Does It Hurt Your Credit to Cosign?

State laws govern the rights that creditors have against cosigners. In most states, as recognized by the Federal Trade Commission, lenders can immediately pursue collection efforts against cosigners without first attempting to collect their debts against primary debtors. As further noted by the Federal Trade Commission, a primary borrower's failure to pay his loan can hurt his credit record as well as his cosigner's credit record.

Overview

    In most cases, cosigners are relatives of primary borrowers. Most often, a primary borrower's credit history is insufficient to qualify for a vehicle loan or other type of loan for personal property. As a cosigner, the individual cosigning a loan becomes financially responsible for repayment. If the primary borrower defaults or simply sends one payment after the due date, the lender can demand repayment from the cosigner for the delinquency. Furthermore, a lender can demand repayment of late fees and interest from a cosigner. Unlike "guarantee loans," lenders can pursue repayment from cosigners even before a buyer is technically in default.

Legal Consequences

    Although the Federal Trade Commission regulates the disclosure notices, it does not regulate state laws governing the consequences of default. Creditors have a legal right to report any default by the primary borrower to credit reporting bureaus. The negative report can affect the credit records of both the primary borrower and cosigner. Furthermore, joint and several liability laws allow lenders to sue cosigners and primary borrowers separately for repayment of their loans. Moreover, a lender can sue a cosigner without suing the primary borrower.
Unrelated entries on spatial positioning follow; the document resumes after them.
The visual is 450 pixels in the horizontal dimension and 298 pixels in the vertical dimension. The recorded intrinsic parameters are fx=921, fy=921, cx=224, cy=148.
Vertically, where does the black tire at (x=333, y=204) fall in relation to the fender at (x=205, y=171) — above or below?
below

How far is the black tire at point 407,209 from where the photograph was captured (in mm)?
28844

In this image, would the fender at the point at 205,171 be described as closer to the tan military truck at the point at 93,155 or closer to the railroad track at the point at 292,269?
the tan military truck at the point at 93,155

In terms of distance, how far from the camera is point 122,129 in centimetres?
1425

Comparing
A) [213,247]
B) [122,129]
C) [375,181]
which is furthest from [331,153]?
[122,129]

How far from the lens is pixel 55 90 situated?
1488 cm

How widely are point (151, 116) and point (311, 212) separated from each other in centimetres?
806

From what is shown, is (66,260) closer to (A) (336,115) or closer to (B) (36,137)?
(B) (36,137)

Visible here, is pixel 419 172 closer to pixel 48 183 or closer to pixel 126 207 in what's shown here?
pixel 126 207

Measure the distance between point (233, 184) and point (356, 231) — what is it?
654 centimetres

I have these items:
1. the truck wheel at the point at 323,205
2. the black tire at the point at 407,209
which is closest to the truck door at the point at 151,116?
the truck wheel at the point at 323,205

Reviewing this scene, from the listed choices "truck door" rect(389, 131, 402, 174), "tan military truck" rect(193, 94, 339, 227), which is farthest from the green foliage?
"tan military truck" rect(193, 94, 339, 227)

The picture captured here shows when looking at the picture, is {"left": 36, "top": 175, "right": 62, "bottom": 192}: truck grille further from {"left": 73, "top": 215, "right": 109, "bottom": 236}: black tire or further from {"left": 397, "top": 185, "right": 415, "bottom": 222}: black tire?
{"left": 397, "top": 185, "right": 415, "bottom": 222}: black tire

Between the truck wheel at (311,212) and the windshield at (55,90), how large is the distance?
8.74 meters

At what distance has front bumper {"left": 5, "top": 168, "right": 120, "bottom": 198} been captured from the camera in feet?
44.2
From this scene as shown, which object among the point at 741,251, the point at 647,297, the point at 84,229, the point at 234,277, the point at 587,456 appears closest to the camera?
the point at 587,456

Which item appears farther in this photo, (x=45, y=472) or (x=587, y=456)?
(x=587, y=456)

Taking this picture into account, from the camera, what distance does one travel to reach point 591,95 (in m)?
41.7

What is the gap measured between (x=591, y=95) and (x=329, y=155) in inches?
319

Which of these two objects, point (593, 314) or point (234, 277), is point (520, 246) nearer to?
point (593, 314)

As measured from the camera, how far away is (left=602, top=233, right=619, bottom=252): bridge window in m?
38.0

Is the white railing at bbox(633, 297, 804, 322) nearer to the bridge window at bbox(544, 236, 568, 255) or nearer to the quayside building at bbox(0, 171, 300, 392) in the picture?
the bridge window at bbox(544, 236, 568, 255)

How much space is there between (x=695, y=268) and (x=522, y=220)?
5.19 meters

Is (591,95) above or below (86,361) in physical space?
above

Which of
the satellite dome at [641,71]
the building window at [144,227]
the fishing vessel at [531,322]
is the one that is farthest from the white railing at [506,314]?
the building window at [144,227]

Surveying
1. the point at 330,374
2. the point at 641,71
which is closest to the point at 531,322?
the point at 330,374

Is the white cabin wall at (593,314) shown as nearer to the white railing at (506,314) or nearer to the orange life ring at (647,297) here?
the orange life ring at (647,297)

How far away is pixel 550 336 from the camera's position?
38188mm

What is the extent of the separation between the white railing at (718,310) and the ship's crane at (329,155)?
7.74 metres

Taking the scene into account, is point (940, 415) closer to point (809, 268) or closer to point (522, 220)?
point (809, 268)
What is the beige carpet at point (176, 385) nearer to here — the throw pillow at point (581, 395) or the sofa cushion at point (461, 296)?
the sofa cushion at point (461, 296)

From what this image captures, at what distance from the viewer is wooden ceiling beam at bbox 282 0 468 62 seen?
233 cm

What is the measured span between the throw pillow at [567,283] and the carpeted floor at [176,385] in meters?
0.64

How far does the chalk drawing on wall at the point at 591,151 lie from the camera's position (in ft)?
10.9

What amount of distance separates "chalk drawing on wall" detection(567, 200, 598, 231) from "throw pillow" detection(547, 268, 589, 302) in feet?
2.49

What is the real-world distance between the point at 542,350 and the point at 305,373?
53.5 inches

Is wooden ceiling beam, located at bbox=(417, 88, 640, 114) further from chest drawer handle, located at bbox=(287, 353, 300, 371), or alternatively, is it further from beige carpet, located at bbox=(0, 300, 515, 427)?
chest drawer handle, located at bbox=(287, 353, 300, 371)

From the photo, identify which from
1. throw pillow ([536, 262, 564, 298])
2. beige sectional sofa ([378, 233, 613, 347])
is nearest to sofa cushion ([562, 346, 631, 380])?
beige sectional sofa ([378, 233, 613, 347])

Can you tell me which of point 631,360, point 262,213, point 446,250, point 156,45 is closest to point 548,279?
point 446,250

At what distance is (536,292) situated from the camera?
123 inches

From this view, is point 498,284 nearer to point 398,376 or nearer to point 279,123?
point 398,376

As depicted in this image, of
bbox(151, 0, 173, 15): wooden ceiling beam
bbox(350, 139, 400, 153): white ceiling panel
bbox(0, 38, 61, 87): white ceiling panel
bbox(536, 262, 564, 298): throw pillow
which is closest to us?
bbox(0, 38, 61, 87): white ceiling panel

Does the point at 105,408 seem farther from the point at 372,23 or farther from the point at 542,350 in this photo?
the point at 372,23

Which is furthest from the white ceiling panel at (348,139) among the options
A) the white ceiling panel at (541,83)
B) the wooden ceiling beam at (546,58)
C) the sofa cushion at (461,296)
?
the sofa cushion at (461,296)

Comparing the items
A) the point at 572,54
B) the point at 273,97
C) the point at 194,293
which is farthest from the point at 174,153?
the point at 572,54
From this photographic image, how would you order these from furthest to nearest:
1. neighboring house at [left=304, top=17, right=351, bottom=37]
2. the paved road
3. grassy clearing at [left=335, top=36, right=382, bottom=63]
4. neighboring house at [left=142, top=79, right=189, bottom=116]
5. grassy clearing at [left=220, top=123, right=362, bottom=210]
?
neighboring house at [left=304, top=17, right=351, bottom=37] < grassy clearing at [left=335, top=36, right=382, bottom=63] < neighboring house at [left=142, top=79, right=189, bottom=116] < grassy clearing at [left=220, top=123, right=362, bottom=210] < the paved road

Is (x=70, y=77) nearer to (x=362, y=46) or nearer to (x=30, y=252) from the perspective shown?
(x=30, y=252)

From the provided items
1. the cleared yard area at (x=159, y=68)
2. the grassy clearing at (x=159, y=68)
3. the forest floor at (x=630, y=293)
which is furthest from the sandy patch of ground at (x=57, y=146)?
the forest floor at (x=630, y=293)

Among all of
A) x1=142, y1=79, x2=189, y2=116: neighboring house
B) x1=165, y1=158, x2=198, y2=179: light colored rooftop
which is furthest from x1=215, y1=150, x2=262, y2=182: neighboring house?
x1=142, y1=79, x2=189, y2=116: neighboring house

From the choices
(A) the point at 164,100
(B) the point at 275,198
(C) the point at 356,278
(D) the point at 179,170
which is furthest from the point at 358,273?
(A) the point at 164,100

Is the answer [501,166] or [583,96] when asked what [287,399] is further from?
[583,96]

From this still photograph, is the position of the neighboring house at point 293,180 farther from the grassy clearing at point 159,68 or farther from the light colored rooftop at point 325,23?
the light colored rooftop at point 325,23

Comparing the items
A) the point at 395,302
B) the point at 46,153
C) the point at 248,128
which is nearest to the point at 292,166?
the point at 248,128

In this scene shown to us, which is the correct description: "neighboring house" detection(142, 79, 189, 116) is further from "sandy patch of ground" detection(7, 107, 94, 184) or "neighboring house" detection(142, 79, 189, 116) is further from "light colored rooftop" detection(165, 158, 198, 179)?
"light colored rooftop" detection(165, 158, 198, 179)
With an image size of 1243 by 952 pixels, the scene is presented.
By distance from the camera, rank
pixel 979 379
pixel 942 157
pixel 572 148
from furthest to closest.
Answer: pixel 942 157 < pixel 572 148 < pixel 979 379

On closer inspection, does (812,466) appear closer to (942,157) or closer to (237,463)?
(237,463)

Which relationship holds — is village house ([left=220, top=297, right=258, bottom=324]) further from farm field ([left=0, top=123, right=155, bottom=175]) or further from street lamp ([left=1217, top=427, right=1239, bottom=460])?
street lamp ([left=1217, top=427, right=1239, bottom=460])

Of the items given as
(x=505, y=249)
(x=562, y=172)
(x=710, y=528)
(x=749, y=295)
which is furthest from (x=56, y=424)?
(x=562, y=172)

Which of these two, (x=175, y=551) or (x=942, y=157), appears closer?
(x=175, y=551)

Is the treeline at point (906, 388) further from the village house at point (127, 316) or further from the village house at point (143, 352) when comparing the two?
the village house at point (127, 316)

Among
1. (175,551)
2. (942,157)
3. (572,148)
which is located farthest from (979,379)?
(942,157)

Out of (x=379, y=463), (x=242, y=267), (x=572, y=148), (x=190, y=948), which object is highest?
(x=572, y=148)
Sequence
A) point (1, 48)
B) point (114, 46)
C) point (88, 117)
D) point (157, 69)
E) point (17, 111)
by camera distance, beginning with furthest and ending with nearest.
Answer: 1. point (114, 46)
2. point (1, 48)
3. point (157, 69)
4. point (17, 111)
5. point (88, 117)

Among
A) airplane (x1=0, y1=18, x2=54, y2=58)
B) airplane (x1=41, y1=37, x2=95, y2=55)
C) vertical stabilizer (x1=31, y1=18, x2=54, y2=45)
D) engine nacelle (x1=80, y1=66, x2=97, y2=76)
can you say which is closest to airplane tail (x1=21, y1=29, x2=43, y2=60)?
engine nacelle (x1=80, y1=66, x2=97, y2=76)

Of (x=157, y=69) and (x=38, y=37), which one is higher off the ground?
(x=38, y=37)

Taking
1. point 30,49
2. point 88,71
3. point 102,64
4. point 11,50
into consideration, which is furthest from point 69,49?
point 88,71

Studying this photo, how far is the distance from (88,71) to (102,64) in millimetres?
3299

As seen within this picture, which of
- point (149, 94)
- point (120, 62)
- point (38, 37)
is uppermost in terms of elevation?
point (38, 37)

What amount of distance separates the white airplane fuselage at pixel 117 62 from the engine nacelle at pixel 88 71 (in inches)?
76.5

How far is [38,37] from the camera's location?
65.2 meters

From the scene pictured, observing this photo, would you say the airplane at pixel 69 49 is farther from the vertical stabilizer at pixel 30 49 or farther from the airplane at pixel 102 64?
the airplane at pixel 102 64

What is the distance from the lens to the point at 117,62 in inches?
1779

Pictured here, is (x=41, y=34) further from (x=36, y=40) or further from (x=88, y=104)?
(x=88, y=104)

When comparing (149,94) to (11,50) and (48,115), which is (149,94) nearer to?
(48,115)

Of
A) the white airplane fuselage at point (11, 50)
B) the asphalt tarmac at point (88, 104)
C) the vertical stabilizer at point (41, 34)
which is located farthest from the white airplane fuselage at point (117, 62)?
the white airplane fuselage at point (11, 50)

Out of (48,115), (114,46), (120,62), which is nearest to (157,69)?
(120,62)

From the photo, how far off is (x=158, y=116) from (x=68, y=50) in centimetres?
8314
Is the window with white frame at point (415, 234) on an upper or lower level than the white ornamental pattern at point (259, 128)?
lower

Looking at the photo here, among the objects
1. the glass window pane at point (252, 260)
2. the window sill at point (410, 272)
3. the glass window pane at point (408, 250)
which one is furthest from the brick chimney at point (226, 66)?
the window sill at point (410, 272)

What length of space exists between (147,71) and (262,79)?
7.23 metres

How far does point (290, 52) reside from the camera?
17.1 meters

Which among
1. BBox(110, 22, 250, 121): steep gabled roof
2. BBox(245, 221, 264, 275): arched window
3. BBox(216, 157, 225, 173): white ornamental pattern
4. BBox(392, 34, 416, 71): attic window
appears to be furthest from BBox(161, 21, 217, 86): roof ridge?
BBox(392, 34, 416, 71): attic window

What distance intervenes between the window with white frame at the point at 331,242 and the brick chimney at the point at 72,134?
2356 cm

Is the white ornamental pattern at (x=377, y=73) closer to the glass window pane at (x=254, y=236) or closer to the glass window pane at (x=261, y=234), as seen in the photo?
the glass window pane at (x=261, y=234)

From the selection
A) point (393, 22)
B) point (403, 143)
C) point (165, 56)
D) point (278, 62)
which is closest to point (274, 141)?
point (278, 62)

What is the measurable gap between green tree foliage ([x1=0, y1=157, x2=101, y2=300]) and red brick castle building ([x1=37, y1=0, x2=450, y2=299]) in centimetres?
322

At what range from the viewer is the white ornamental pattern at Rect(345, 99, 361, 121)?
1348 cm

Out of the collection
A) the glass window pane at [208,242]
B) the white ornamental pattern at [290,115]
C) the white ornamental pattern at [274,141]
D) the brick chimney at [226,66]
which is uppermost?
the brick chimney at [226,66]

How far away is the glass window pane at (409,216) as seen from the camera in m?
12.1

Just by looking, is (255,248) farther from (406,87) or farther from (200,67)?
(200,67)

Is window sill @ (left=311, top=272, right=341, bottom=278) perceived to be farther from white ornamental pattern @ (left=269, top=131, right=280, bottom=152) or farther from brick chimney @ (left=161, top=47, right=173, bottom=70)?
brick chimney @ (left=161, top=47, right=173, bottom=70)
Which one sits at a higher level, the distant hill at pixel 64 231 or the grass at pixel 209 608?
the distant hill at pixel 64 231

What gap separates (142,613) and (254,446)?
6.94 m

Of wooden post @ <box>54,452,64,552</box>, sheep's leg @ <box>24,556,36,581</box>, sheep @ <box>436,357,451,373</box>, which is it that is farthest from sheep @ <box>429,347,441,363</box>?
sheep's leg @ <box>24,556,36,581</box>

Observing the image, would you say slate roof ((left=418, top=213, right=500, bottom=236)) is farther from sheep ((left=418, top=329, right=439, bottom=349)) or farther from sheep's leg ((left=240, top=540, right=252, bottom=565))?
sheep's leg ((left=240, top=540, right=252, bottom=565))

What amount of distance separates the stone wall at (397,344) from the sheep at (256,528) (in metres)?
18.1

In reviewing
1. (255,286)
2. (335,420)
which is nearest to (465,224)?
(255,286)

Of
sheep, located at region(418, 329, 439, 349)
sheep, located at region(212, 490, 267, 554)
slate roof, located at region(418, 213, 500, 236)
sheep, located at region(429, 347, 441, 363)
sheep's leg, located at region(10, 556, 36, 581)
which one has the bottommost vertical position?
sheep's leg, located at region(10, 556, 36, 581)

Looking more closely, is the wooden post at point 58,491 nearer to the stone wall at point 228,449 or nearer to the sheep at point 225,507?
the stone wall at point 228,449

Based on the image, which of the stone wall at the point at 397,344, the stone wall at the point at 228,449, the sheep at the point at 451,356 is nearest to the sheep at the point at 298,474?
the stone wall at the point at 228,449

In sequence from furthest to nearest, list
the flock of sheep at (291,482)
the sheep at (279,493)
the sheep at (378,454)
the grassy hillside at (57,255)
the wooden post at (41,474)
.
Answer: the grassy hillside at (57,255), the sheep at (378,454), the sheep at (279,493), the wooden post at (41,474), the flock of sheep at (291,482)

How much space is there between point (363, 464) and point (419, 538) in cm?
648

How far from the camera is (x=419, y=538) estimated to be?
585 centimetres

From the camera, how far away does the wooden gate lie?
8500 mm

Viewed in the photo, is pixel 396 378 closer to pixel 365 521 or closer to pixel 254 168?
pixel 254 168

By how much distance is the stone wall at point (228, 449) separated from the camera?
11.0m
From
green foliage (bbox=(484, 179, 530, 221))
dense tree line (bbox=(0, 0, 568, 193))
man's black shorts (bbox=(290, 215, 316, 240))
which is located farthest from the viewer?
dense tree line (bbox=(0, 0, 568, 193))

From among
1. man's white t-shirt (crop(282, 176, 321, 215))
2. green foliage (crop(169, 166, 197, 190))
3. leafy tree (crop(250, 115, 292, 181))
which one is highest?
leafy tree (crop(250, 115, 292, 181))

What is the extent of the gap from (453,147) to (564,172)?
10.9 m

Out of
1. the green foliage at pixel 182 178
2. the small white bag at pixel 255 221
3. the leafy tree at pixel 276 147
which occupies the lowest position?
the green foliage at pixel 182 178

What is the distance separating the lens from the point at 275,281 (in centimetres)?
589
Lenders can garnish and levy a cosigner's personal property and wages once he obtains a judgment and writ of execution.

Federal Law

    Under the mandatory federal disclosure laws, creditors must provide cosigners with an informational statement regarding their rights. Codified in the Code of Federal Regulations, banks and lenders engage in deceptive practices in violation of federal consumer protection laws if they fail to provide cosigners with a disclosure notice.

Disclosure Notice

    A lender must place its cosigner disclosure notice conspicuously in the original loan agreement or within a separate document. A lender must specifically state that it has a right to collect debts from the cosigning party without first attempting to collect its debts from the primary borrower. Furthermore, a lender must notify a cosigner that it has the same collection rights against the cosigner as it has against the primary borrower. The lender must warn consumers that as cosigners of loans, they may experience lower credit scores and damage to their credit reports.